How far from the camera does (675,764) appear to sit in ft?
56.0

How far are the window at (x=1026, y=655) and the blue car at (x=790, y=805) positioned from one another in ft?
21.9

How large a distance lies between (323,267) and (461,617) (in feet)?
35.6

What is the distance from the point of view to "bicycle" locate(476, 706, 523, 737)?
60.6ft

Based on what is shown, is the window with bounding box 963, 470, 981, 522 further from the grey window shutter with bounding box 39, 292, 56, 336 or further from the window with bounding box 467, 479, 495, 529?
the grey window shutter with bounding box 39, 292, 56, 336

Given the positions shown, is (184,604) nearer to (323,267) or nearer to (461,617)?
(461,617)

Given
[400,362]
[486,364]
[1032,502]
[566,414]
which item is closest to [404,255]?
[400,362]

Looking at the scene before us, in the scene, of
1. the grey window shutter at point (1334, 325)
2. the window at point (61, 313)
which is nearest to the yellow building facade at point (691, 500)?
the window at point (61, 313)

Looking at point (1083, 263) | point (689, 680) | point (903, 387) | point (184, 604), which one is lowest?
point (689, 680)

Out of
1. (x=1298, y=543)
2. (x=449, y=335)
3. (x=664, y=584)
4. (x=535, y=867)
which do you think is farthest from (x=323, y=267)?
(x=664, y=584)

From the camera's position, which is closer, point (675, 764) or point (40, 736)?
--
__Work to be completed__. Return all of the entries exactly as they were supplied.

__Solution to the problem__.
How far from the camera does (675,764) appear to sit in ft?
56.0

How far are the window at (x=1026, y=655) and the blue car at (x=790, y=805) positioned from one another in ft?
21.9

How large a distance lies between (323,267) and (461,617) (in feet)?
35.6

What is the distance from the point of view to "bicycle" locate(476, 706, 523, 737)?
60.6ft

Based on what is shown, is the window with bounding box 963, 470, 981, 522 further from the grey window shutter with bounding box 39, 292, 56, 336 or further from the window with bounding box 467, 479, 495, 529?
the grey window shutter with bounding box 39, 292, 56, 336

Given the positions shown, is (184,604) nearer to (323,267) or nearer to (461,617)?
(461,617)

Given
[400,362]
[486,364]
[1032,502]
[566,414]
which item is closest to [404,255]?
[400,362]

Looking at the scene before us, in the scene, of
1. the grey window shutter at point (1334, 325)
2. the window at point (61, 313)
which is nearest to the yellow building facade at point (691, 500)?
the window at point (61, 313)

Looking at point (1083, 263) | point (689, 680) | point (903, 387) | point (184, 604), which one is lowest?
point (689, 680)

Out of
1. (x=1298, y=543)
2. (x=449, y=335)
3. (x=664, y=584)
4. (x=535, y=867)
which do you think is farthest from (x=323, y=267)?
(x=664, y=584)

From the camera's position, which is closer, point (675, 764) or point (40, 736)?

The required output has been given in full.